The workflow and analysis are built on this core principle:
-
Initial Curation & Captioning (Human Touch):
You, the brilliant human, start by curating a dataset and applying captions based on your understanding of the images. -
Test 1: Image Quality Analysis (The AI’s Eye Test):
- The Dragon looks beyond superficial aesthetics. It assesses images for key qualities that affect an AI’s ability to extract meaningful features:
- Blur Score (Laplacian Variance): A low score means a blurry image, hard for an AI to define edges.
- Noise Score (Standard Deviation): High noise means distracting visual static for the AI.
- Brightness & Contrast: Too dark, too bright, or too flat makes it difficult for an AI to discern details.
- Crucially, it also identifies images that are statistical outliers within your own dataset’s overall visual characteristics. If an image is wildly different from the rest of your set, it might confuse the AI during training.
- RAG Rating: Based on dynamic thresholds derived from your dataset’s own statistics, images are rated Green (good), Amber (caution), or Red (problematic).
- The Dragon looks beyond superficial aesthetics. It assesses images for key qualities that affect an AI’s ability to extract meaningful features:
-
Test 2: Caption Accuracy Analysis (Does the AI Agree with You?):
- This is a clever one!

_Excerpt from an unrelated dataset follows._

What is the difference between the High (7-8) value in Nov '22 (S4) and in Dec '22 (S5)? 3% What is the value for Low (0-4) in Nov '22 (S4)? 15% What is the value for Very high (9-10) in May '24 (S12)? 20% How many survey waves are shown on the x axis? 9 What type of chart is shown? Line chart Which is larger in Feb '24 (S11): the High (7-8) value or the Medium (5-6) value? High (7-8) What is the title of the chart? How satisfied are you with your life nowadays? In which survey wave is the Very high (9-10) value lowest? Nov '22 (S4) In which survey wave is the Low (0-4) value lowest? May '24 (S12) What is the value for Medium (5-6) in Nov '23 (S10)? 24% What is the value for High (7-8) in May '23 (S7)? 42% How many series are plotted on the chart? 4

The tool leverages a powerful Vision-Language Model (Qwen2-VL) to generate its own detailed description of your image.
- Then, using a Sentence Transformer model (all-MiniLM-L6-v2), it calculates the semantic similarity between your provided caption and the Qwen2-VL generated description.

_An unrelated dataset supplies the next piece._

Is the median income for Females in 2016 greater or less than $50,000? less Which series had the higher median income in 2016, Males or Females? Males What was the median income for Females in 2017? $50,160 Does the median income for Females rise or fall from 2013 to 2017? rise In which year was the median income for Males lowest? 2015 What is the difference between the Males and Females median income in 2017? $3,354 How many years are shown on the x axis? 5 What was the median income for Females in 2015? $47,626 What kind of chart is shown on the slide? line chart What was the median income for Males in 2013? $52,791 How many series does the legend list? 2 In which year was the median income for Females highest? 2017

- Why? Because if your caption doesn’t semantically align with what an AI (Qwen2-VL in this case) ‘sees’ in the image, your training model might learn misleading associations.
- RAG Rating: A high similarity score gets a Green, lower scores get Amber or Red.
- Diagnostic Export: For the curious, a
qwen2vl_diagnostic_analysis.txt
file is generated in your dataset folder, showing the detailed Qwen2-VL output and similarity scores, helping you understand why a caption might have been flagged!
-
Test 3: Face Consistency Analysis (Keeping Those Characters Consistent!):
- If you’re training a model to generate consistent characters, this is a lifesaver. The tool uses deepface (specifically the Facenet model) to generate an embedding of any detected face in the image.
- It then compares this face embedding to the embedding of your provided “Reference Image.”
- Why? To ensure that if you’re trying to train for a specific character, all the faces in your dataset belong to that character, preventing the AI from learning multiple identities.
- RAG Rating: Based on cosine similarity, indicating how close the detected face is to your reference.
-
The ‘Hold’ Folder Triage:
- Images flagged as problematic (especially Red) are moved to a
hold
folder. This quarantines them. - Rescue & Re-Analyze: Sometimes, these ‘held’ images can be rescued (e.g., by upscaling, de-noising, or minor edits). You can then feed them back into the Validator for another round of analysis to ensure the fix actually made the AI happy.
- Final Decision: If an image still fails the AI’s “sniff test” after rescue attempts, it’s best to pull it out. Even if your human eyes can’t quite pinpoint why, the AI’s metrics are telling you it’s not good training material.
- Images flagged as problematic (especially Red) are moved to a
This entire workflow means you can blast through thousands of images in minutes, confidently removing the ‘crap’ that would otherwise derail your precious AI training runs. Happy training!